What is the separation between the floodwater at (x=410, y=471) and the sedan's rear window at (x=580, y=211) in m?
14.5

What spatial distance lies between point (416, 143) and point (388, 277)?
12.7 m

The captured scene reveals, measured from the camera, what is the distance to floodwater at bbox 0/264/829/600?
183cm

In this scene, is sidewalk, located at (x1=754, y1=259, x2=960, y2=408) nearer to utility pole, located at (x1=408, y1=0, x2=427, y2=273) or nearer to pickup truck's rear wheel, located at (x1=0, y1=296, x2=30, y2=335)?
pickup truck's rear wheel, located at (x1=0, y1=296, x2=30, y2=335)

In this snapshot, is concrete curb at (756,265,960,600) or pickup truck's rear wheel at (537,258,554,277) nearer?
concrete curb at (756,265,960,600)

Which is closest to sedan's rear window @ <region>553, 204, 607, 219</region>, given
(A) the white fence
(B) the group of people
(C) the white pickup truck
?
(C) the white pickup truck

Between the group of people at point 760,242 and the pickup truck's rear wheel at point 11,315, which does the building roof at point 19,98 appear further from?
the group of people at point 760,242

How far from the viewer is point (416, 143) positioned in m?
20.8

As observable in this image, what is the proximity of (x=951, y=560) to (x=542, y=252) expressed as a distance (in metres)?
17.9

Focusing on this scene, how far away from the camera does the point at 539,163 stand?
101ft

--

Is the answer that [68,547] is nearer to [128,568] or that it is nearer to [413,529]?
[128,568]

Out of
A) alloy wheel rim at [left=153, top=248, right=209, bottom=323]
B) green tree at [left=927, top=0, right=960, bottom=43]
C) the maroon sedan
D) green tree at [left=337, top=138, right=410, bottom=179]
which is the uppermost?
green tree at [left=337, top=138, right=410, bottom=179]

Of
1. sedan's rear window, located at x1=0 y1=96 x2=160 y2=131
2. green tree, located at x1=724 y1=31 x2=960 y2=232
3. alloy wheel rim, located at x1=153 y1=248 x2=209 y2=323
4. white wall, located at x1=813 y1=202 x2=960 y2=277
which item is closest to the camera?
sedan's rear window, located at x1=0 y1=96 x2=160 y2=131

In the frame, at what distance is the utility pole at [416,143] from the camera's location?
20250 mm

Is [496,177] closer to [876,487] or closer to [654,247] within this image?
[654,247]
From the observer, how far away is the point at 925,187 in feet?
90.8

--

Count the lines in the rows above that contain the word "floodwater", and give only the number.

2